Bryn Thomas

Personal information
- Born: 29 April 1912 Neath, Wales
- Died: 19 July 2005 (aged 93) Neath, Wales

Sport
- Sport: Field hockey
- Position: centre-half

Senior career
- Years: Team / Caps / Goals
- –: Neath / - / -
- 1945–1946: RAF St Athan / - / -
- 1946–1947: GKB Port Talbot / - / -
- 1947–1951: Cardiff / - / -

National team
- Years: Team / Caps / Goals
- –: Great Britain /  / -
- –: Wales / 14 / -

Medal record
Men's field hockey
Representing Great Britain
| Silver medal – second place | 1948 London | Team competition |

= Bryn Thomas (field hockey) =

British field hockey player and coach

David Brynmor Thomas BEM (29 April 1912 – 19 July 2005) was a British and Welsh field hockey player who won a silver medal at the 1948 Summer Olympics.

== Biography ==
Thomas initially played his club hockey for Neath Hockey Club before moving on to Cardiff Hockey Club, and played for Glamorgan at county level over 100 times.

During World War II he was stationed at RAF St. Athan in the Royal Air Force Volunteer Reserve and he played for South Wales at representative level and played at international level for Wales. He was awarded the British Empire Medal in 1946, as a sergeant and physical training instructor.

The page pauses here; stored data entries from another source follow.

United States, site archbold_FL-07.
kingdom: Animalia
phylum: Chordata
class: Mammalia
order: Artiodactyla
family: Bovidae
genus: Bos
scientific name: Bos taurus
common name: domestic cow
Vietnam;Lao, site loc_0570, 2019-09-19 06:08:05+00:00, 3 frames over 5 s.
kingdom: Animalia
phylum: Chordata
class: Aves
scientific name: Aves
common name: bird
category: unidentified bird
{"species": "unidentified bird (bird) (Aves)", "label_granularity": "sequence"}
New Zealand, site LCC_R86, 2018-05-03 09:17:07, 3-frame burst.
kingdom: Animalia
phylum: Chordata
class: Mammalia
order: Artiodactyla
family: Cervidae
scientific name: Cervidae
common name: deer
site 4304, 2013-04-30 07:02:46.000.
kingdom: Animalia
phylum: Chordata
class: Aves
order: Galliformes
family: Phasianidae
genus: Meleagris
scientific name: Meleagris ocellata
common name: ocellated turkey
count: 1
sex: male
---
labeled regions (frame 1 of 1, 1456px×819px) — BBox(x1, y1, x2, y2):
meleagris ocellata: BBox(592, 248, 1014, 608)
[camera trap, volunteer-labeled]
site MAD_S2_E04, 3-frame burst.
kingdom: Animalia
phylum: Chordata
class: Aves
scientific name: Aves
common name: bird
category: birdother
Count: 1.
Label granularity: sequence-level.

Thomas was selected for the Olympic Trial and subsequently represented Great Britain in the field hockey tournament at the 1948 Olympic Games in London, winning a silver medal. He was one of four Welshmen in the team with William Griffiths, Edgar Hitchman and Ronald Davis, although he had to settle for being an unused substitute.